There are many odd names in the Domesday Book, but I’d say the most peculiar is actually a surname.
The surname is God-Save-Ladies, and it belonged to one Roger God-Save-Ladies (Rogerus Deus Salvæt Dominas), who was a Norman living in Essex. I’ve seen his name translated elsewhere as God-Save-the-Ladies and God-Save-Our-Ladies.
Here’s one possible explanation:
GODLOVEMILADY. This remarkable name really existed not many years since. The similar designation Rogerus Deus-salvet-dominas (Roger God-save-the-Ladies) occurs in the Domesd. of Essex. It was probably the sobriquet of some admirer of the fair sex, who frequently employed the phrase.
And here’s a holier explanation:
One of the rare bynames is that of Roger Deus Salvet Dominas, a 1086 tenant in Essex, who seems to have had some link with the nunnery of the Holy Trinity at Caen, so that the Dominas figuring in his byname were probably nuns of that house.
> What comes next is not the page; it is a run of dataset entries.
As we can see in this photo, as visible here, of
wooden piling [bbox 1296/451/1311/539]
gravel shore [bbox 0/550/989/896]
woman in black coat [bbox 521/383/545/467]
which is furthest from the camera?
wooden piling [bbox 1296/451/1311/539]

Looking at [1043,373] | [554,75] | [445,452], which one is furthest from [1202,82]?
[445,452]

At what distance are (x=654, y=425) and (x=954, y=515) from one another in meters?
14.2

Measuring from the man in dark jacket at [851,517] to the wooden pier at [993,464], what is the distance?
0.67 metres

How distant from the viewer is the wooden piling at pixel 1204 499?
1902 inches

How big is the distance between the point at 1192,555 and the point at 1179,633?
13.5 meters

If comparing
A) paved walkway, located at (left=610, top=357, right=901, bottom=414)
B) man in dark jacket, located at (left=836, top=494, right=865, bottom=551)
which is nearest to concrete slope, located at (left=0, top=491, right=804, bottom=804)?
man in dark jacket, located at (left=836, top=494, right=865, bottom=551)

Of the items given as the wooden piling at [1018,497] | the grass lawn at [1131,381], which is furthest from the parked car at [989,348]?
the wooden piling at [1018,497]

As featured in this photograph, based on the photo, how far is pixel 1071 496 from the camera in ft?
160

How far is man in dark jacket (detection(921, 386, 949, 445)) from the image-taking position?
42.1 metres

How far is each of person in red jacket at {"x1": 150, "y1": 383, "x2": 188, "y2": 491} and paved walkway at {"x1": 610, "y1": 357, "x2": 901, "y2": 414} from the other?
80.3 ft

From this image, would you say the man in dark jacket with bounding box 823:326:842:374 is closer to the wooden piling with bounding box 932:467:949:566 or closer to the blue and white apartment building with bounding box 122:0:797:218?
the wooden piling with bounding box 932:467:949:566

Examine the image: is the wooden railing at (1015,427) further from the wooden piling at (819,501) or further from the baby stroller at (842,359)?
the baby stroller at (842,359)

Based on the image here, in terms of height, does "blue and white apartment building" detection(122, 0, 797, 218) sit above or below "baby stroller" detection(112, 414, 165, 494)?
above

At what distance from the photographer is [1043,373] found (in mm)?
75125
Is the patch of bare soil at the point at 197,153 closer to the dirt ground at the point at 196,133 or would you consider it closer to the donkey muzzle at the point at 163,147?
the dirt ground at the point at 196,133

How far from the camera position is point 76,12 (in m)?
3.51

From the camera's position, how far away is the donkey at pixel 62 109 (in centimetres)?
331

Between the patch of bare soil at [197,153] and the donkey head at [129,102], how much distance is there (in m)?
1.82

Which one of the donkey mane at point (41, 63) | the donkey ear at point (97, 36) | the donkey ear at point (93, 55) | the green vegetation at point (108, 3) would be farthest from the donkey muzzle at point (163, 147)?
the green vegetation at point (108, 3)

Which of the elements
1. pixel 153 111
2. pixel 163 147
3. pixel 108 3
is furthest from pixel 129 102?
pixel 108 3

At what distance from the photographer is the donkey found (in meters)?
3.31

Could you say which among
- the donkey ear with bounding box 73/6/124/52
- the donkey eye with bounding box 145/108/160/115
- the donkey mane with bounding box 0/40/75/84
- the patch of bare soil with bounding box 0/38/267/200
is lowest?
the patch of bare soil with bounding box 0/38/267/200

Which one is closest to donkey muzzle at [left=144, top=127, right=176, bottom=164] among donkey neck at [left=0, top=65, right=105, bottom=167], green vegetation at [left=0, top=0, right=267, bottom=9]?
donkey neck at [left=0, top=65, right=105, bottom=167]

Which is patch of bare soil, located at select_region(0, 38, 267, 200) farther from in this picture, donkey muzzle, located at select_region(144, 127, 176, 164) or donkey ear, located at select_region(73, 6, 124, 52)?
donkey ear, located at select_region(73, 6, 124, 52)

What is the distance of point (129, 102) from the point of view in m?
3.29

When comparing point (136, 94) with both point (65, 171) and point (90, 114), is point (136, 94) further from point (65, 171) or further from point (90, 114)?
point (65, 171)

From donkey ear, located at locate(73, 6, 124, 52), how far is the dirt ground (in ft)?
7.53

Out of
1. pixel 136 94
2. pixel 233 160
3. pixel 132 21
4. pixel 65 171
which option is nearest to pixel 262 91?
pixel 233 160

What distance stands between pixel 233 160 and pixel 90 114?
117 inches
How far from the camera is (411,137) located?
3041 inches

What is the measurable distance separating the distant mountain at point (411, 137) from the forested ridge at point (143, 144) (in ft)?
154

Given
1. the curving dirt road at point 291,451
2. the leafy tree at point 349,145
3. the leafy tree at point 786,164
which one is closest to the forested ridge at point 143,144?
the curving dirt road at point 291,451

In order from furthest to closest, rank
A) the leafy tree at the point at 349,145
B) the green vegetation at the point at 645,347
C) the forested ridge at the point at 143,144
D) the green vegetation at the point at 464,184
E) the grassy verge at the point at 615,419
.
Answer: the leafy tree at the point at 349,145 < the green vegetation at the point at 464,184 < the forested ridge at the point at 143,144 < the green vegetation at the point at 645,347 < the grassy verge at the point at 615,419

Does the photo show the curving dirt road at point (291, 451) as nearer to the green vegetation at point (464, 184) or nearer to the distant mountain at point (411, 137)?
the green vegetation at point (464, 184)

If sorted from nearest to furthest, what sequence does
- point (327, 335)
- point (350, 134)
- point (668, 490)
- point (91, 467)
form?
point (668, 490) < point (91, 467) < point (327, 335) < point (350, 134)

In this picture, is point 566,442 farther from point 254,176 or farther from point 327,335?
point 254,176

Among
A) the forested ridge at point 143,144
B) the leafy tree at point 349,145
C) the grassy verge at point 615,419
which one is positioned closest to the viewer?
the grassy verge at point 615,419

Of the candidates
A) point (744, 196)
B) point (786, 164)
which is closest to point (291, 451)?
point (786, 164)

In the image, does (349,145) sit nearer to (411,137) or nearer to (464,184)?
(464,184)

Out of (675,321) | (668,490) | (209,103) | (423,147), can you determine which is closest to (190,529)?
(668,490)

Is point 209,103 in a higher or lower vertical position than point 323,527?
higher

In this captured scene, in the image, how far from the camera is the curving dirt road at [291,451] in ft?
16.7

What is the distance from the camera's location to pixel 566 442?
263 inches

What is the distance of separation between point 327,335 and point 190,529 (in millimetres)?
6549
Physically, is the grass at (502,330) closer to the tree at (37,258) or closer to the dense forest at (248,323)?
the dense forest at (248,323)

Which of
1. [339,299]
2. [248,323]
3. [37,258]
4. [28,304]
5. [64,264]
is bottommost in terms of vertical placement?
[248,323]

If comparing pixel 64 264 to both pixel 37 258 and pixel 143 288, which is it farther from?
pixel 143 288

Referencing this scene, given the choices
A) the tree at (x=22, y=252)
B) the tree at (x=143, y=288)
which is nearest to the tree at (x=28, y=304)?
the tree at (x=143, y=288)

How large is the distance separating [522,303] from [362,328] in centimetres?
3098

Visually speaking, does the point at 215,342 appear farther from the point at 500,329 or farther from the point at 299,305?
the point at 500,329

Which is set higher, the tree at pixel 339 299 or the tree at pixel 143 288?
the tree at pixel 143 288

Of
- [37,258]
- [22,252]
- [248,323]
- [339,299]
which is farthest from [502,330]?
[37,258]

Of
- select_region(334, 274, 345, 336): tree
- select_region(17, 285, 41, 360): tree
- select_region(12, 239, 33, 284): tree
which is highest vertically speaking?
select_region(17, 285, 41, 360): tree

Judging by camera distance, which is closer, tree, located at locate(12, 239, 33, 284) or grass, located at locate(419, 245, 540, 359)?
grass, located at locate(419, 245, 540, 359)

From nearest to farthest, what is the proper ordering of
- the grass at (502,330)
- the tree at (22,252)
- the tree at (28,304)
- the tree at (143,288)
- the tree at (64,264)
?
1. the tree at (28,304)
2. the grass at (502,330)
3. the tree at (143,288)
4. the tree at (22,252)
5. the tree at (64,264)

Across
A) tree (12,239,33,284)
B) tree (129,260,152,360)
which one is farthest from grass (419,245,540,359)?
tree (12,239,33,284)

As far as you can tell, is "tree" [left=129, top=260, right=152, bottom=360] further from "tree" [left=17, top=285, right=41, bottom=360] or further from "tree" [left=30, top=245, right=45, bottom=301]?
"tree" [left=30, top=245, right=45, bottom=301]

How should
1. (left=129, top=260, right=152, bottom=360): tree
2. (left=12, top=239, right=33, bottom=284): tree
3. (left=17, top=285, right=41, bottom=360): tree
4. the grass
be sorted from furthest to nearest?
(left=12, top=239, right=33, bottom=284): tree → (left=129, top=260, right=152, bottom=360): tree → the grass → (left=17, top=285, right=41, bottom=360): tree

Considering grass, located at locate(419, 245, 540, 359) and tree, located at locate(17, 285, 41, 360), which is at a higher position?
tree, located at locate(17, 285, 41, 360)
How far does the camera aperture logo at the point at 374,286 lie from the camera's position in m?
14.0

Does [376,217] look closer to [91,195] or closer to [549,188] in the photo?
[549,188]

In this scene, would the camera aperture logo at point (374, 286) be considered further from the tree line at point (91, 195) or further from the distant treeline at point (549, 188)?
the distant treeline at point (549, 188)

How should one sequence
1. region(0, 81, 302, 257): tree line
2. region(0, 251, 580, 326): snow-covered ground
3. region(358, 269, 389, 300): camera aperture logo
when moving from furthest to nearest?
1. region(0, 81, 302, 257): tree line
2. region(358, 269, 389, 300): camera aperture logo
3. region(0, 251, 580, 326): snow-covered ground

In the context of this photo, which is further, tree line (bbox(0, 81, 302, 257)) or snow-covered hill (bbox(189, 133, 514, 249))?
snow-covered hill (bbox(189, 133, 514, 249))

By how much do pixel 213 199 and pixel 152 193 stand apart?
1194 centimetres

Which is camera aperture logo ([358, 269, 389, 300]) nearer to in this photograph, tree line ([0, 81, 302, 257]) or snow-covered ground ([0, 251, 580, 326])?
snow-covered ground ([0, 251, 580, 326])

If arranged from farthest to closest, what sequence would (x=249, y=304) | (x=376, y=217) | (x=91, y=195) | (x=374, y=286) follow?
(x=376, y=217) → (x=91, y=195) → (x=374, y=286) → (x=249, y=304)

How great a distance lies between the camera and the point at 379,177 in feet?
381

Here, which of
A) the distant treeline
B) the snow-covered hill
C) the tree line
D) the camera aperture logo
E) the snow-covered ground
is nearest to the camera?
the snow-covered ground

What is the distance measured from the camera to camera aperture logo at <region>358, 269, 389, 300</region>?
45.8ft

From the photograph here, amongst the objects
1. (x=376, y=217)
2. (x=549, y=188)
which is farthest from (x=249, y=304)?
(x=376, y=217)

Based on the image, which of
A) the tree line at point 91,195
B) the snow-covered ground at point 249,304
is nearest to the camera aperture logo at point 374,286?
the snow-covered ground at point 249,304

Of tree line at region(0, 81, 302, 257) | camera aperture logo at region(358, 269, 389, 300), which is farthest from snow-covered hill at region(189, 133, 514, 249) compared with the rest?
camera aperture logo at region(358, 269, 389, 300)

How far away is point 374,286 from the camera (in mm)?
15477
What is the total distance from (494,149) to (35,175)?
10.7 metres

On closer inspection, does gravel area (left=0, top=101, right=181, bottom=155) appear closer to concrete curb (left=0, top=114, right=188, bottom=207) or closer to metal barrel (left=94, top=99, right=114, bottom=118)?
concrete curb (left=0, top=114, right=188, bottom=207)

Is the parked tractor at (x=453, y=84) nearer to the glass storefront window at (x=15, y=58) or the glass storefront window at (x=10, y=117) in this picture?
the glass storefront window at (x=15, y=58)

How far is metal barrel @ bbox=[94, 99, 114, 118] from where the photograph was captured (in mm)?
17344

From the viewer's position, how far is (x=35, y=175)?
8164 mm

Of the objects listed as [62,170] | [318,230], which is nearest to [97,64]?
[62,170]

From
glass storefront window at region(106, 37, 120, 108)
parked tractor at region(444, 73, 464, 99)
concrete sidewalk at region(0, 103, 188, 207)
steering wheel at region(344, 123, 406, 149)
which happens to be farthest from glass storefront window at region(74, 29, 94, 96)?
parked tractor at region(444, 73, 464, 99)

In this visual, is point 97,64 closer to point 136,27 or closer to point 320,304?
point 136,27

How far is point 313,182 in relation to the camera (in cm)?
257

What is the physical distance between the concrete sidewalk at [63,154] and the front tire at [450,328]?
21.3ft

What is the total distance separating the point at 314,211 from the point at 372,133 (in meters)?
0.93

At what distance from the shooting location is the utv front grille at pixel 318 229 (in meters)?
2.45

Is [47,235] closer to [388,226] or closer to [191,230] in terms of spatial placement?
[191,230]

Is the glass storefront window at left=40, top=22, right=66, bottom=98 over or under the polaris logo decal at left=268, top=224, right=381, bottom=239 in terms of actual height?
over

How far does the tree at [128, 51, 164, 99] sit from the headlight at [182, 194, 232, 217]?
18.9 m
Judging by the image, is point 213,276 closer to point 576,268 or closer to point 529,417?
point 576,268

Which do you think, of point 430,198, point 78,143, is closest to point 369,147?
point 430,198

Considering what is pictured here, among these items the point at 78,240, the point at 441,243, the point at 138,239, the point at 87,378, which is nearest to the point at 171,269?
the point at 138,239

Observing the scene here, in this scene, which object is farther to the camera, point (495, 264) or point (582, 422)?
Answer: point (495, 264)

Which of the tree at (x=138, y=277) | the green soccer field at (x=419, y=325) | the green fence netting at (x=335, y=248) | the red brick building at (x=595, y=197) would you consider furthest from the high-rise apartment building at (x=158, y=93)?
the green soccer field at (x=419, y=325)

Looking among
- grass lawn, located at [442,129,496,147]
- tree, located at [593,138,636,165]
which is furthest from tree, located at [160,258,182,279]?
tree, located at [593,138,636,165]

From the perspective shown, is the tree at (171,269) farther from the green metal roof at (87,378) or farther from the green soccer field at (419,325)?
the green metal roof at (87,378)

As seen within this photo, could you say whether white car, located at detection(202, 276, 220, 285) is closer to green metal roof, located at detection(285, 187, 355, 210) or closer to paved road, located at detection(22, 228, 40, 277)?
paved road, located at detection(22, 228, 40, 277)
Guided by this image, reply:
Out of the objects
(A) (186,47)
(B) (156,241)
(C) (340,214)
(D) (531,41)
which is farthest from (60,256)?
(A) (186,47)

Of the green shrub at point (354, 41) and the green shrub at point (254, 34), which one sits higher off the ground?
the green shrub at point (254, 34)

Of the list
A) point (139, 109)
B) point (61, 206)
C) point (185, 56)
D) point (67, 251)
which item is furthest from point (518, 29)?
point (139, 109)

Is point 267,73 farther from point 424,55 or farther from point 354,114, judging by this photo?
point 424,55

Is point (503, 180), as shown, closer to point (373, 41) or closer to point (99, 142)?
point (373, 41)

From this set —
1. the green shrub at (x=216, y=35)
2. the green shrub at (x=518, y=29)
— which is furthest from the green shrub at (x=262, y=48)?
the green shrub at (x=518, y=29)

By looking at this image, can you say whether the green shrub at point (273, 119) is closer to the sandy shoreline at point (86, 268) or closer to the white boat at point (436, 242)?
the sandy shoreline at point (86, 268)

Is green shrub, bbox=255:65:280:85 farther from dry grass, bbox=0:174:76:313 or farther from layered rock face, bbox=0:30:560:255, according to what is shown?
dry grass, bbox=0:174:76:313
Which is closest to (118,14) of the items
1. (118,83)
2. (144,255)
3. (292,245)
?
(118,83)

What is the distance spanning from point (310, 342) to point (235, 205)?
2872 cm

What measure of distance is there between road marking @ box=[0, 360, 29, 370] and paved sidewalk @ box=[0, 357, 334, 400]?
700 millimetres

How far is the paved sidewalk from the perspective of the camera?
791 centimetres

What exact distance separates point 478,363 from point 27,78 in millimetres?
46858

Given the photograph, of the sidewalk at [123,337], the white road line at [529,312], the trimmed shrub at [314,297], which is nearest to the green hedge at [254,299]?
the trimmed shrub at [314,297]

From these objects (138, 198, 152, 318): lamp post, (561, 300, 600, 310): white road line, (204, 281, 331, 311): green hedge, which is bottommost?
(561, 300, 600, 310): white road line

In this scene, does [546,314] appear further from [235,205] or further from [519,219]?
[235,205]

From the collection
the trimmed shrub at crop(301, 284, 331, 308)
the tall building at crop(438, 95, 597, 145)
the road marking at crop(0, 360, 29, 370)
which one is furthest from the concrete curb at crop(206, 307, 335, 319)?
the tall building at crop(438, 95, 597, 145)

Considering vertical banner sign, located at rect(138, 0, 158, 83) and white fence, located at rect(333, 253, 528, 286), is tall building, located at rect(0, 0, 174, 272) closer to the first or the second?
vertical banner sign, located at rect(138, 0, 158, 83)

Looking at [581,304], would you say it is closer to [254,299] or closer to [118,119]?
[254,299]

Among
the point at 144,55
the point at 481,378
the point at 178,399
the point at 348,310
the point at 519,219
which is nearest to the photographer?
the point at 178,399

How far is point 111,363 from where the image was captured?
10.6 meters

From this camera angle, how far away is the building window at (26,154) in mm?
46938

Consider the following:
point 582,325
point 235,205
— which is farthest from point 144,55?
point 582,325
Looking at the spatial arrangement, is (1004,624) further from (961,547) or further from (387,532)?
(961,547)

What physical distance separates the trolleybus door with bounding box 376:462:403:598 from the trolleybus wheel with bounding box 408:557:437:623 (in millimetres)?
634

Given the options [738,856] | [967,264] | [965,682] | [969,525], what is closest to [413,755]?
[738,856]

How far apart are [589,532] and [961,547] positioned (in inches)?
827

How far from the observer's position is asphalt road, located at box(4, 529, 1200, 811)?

The Norman-French version of the name, “De Salt Les Dames,” was passed down to Roger’s descendants.
- Craig, F. N. “The Glanvilles and Roger God-Save-the-Ladies.” The American Genealogist 71.4 (1996): 200-4.
- Lowe, Mark Antony. Patronymica Britannica: A Dictionary of the Family Names of the United Kingdom. London: John Russell Smith, 1860.
- McKinley, Richard. “Medieval Latin translations of English personal bynames: their value for surname history.” Nomina 14 (1990-91): 1-6.